-- begin ENTRIES --

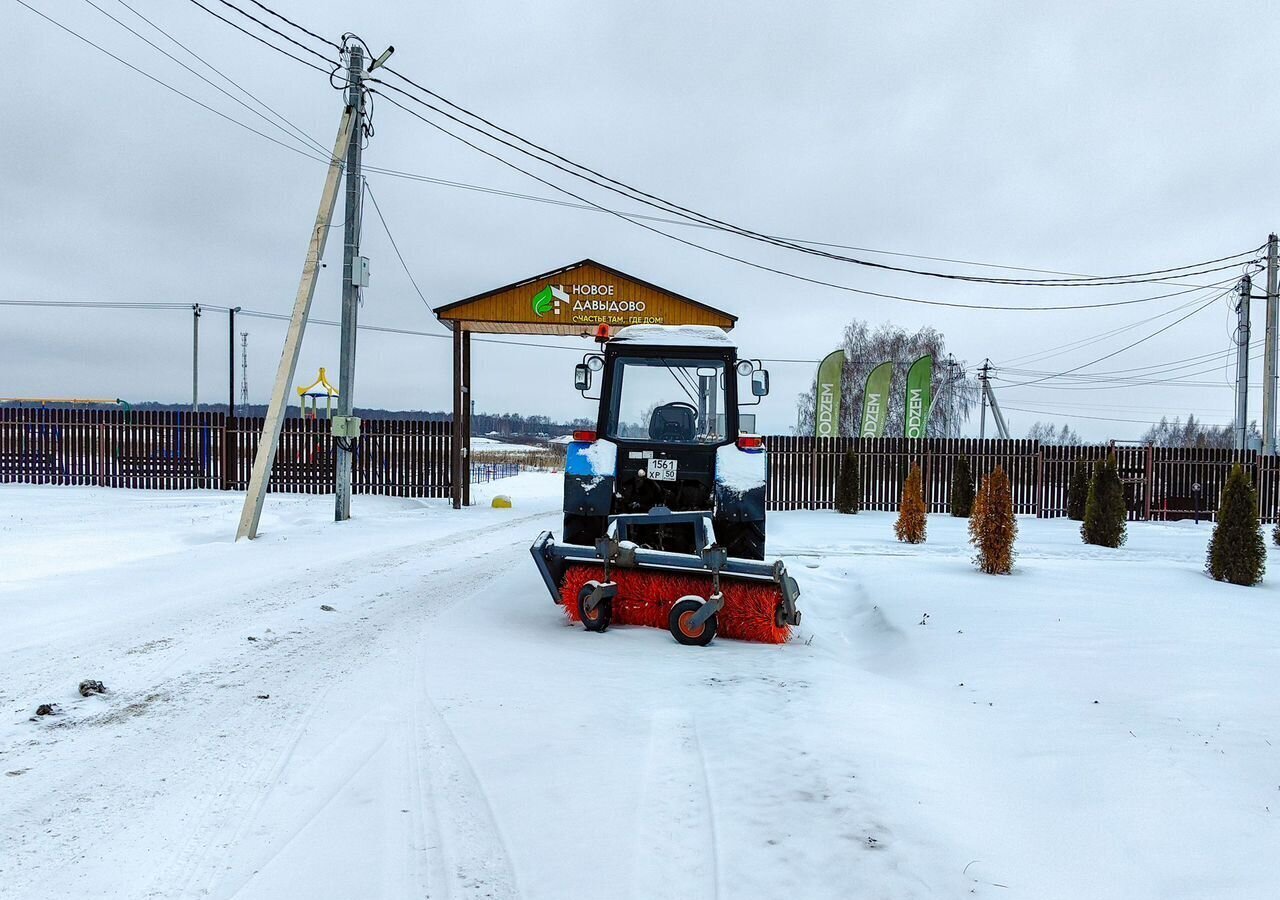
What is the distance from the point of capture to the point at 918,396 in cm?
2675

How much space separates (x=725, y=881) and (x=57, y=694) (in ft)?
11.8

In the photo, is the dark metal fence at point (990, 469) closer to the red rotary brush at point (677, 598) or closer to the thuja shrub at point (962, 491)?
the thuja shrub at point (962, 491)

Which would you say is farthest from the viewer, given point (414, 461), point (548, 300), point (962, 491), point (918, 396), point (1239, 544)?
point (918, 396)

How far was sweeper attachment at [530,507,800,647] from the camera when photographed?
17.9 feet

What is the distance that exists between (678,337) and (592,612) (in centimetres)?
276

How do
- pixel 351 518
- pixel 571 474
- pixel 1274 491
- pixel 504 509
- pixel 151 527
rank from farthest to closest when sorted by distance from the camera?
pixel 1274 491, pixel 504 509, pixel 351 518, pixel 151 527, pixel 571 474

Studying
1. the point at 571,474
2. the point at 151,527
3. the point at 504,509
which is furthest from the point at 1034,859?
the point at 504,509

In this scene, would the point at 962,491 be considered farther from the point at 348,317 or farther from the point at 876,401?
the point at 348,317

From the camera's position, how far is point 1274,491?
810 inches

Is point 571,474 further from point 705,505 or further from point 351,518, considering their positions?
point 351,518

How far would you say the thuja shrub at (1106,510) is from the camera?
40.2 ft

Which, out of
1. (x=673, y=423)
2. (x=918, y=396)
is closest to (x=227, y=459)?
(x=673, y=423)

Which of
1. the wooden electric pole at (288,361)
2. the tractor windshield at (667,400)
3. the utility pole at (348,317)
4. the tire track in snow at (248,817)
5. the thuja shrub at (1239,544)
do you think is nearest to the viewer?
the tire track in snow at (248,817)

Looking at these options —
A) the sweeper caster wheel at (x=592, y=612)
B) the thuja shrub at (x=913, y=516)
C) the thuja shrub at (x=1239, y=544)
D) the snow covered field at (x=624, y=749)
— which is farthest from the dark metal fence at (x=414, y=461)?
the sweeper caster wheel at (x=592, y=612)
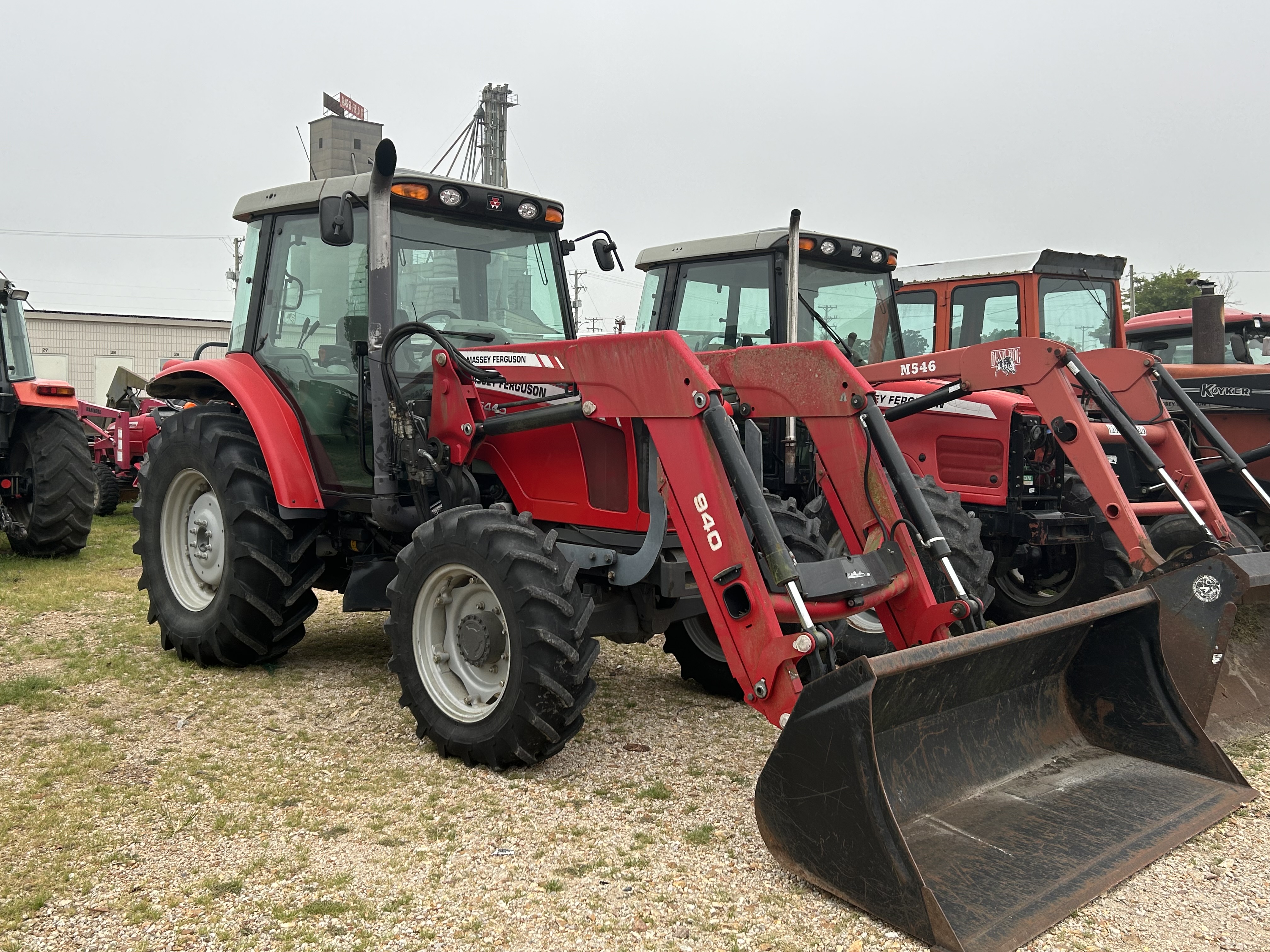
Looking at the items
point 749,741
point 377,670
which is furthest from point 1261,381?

-- end ENTRIES --

Could you return all of the items above word for word, leaving out the pictures?

What is the distance from the point of capture to the point at 918,396 in cm?
2675

How much space separates (x=725, y=881) and (x=57, y=694) (in ft)?
11.8

In the photo, is the dark metal fence at point (990, 469) closer to the red rotary brush at point (677, 598) or closer to the thuja shrub at point (962, 491)?
the thuja shrub at point (962, 491)

Which would you say is farthest from the viewer, given point (414, 461), point (548, 300), point (962, 491), point (918, 396), point (1239, 544)?
point (918, 396)

How far was sweeper attachment at [530,507,800,647] from the camera when photographed?
17.9 feet

What is the distance that exists between (678,337) and (592,612) (in centimetres)?
276

How do
- pixel 351 518
- pixel 571 474
- pixel 1274 491
- pixel 504 509
- pixel 151 527
rank from farthest to closest when sorted by distance from the camera?
pixel 1274 491, pixel 504 509, pixel 351 518, pixel 151 527, pixel 571 474

Studying
1. the point at 571,474
2. the point at 151,527
3. the point at 504,509
which is furthest from the point at 1034,859?
the point at 504,509

In this scene, would the point at 962,491 be considered farther from the point at 348,317 or farther from the point at 876,401?
the point at 348,317

From the camera's position, how far is point 1274,491?
810 inches

Is point 571,474 further from point 705,505 or further from point 351,518, considering their positions?
point 351,518

How far would you say the thuja shrub at (1106,510) is from the camera?
40.2 ft

Which, out of
1. (x=673, y=423)
2. (x=918, y=396)
is closest to (x=227, y=459)?
(x=673, y=423)

Which of
1. the wooden electric pole at (288,361)
2. the tractor windshield at (667,400)
3. the utility pole at (348,317)
4. the tire track in snow at (248,817)
5. the thuja shrub at (1239,544)
do you think is nearest to the viewer?
the tire track in snow at (248,817)

Looking at these options —
A) the sweeper caster wheel at (x=592, y=612)
B) the thuja shrub at (x=913, y=516)
C) the thuja shrub at (x=1239, y=544)
D) the snow covered field at (x=624, y=749)
— which is farthest from the dark metal fence at (x=414, y=461)?
the sweeper caster wheel at (x=592, y=612)
Looking at the items
point 749,741
point 377,670
which is furthest from point 1261,381?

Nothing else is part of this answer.